## ESTRATTO DEL DOCUMENTO

+++++

Paura a casa Cremonesi: «Ma sapevamo che Gaza non è Bagdad»

Tanta tensione per Paola Radaelli, moglie dell’inviato del «Corriere» per alcune ore nelle mani dei banditi

Stefano Zurlo

Le 20 in punto. I tg lanciano la notizia: «Lorenzo Cremonesi è libero». Lei frena: «Non mi risulta, il suo cellulare è spento, io non so assolutamente nulla. Mi scusi, ma devo lasciare libero il telefono di casa, potrebbe arrivare una chiamata». Ore 20 e 40, questa volta la moglie dell’inviato del Corriere della Sera sorride: «Sì, l’hanno rilasciato, me l’ha confermato la Farnesina». In quel preciso momento le agenzie battono le dichiarazioni rilasciate qualche istante prima dal marito a Sky tg 24: «Non ho mai avuto paura». «Ma come? - chiede lei - potrebbe anche chiamarmi», e sorride di nuovo comprendendo definitivamente che il peggio è passato.

+++++

## INFORMAZIONI ESTRATTE

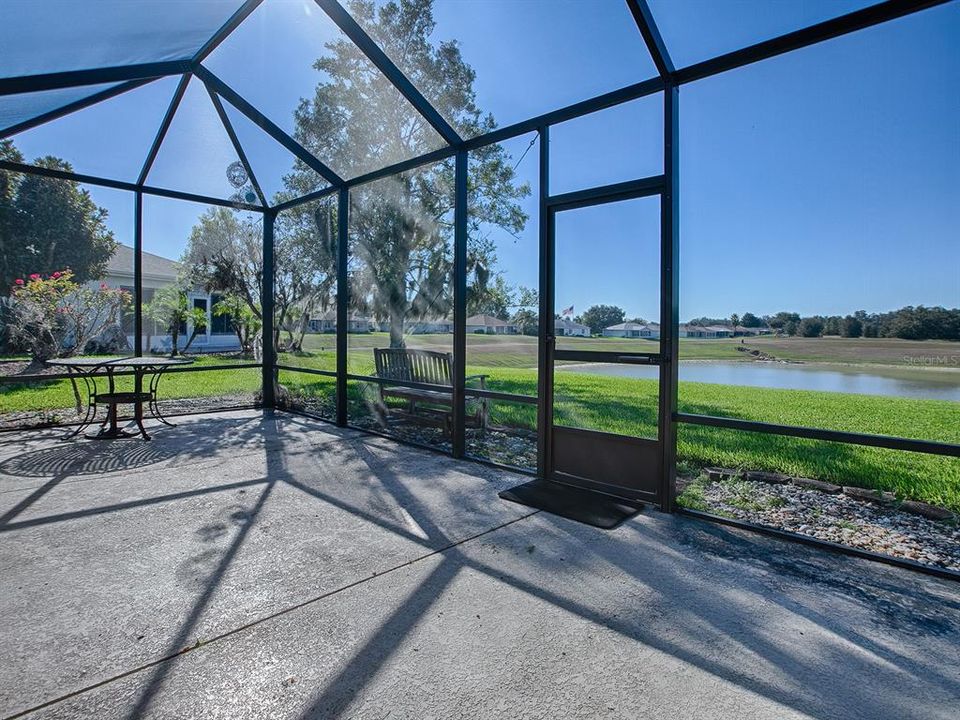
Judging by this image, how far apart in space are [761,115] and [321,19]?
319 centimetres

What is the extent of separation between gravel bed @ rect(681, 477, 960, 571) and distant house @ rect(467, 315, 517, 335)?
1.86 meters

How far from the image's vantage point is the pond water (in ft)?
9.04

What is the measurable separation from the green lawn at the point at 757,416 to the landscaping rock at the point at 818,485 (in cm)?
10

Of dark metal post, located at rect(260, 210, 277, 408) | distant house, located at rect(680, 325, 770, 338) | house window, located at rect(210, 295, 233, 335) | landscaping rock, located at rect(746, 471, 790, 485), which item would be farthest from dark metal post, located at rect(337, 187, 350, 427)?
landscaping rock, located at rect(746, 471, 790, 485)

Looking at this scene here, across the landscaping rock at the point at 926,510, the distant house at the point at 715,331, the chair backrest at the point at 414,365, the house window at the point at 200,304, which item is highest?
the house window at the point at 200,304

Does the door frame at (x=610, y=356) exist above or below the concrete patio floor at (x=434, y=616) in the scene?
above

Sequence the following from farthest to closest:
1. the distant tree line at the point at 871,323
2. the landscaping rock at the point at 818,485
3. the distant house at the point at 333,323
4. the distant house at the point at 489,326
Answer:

+++++

## DA SVOLGERE
Riporti il passo dell'articolo sulla liberazione di Lorenzo Cremonesi cominciando da "Le 20 in punto." e terminando con "peggio è passato.", e vi sostituisca "cellulare" con "telefonino".

## RISPOSTA COMPLETA
Le 20 in punto. I tg lanciano la notizia: «Lorenzo Cremonesi è libero». Lei frena: «Non mi risulta, il suo telefonino è spento, io non so assolutamente nulla. Mi scusi, ma devo lasciare libero il telefono di casa, potrebbe arrivare una chiamata». Ore 20 e 40, questa volta la moglie dell’inviato del Corriere della Sera sorride: «Sì, l’hanno rilasciato, me l’ha confermato la Farnesina». In quel preciso momento le agenzie battono le dichiarazioni rilasciate qualche istante prima dal marito a Sky tg 24: «Non ho mai avuto paura». «Ma come? - chiede lei - potrebbe anche chiamarmi», e sorride di nuovo comprendendo definitivamente che il peggio è passato.